## RECORDS SUPPLIED
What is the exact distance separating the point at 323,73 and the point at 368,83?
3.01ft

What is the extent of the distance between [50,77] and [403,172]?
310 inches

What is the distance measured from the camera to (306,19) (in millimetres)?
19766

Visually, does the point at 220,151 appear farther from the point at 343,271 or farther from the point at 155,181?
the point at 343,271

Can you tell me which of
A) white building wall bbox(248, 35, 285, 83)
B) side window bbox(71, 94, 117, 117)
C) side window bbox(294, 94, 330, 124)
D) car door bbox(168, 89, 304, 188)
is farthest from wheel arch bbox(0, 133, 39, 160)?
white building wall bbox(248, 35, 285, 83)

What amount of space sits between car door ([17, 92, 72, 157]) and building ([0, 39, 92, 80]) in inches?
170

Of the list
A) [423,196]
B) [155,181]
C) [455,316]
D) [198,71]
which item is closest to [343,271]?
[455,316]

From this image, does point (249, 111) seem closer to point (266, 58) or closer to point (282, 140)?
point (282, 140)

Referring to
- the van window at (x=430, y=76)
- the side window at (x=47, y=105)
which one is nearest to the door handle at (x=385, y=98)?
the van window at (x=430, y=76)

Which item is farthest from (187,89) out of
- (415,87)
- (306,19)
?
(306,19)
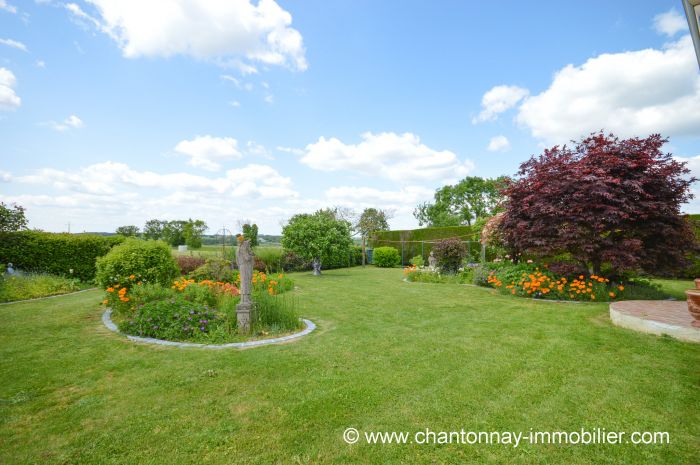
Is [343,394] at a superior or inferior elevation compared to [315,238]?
inferior

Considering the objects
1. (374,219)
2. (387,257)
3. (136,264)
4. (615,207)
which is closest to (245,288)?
(136,264)

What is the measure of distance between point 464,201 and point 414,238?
26459 millimetres

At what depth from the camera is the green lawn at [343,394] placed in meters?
2.22

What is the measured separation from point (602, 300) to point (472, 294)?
2.90 m

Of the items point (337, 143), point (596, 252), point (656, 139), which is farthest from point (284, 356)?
point (337, 143)

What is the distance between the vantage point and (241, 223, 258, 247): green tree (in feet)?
59.7

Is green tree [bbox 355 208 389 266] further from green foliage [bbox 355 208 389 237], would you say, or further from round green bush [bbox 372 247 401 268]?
round green bush [bbox 372 247 401 268]

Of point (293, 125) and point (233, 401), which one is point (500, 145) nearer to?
point (293, 125)

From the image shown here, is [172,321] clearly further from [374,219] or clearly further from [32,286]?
[374,219]

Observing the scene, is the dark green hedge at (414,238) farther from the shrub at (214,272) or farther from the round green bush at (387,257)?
the shrub at (214,272)

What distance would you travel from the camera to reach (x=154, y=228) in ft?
135

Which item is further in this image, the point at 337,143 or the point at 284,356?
the point at 337,143

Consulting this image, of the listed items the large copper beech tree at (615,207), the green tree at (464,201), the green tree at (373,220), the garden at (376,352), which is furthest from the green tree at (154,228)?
the large copper beech tree at (615,207)

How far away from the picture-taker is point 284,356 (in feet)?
13.4
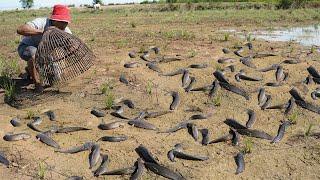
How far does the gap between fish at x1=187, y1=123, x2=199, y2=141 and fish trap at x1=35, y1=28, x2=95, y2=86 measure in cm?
255

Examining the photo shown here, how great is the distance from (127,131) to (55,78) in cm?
206

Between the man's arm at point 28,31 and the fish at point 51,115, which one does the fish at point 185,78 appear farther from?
the man's arm at point 28,31

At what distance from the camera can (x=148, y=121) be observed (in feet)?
24.8

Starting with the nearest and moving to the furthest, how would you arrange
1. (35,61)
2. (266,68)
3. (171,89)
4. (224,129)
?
(224,129) < (35,61) < (171,89) < (266,68)

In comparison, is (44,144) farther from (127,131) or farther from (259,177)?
(259,177)

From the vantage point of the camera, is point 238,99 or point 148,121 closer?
point 148,121

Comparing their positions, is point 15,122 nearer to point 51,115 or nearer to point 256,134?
point 51,115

## WHAT TO DO
Express as a JSON list of strings, one string per line, the lines running from the line containing "Comparing their positions, is" through the end of the items, with blank lines left out.

## RESPONSE BELOW
[
  "Comparing their positions, is point 15,122 nearer to point 51,115 or nearer to point 256,134?",
  "point 51,115"
]